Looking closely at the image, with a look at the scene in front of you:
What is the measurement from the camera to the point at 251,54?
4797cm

------------------------------------------------------------

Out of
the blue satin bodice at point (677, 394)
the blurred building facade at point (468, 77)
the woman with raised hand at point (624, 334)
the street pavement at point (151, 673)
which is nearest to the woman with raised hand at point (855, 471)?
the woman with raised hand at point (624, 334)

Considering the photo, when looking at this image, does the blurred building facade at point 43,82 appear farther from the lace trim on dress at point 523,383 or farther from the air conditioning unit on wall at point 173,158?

------------------------------------------------------------

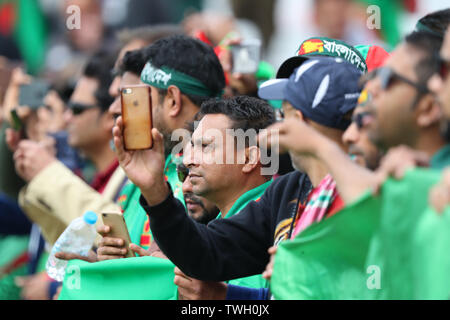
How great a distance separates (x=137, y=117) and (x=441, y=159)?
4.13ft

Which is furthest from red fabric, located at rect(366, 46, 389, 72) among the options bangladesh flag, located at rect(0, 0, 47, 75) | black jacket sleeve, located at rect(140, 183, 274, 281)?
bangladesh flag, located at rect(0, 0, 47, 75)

------------------------------------------------------------

** SET PROBLEM **
Find every line in the records above that contains the word "facade", and copy each of those lines.

** FULL OUTPUT **
the blurred building facade at point (468, 77)
Considering the photo, when looking at this image, does the blurred building facade at point 43,82 appear farther from the lace trim on dress at point 523,383 or farther from the air conditioning unit on wall at point 173,158?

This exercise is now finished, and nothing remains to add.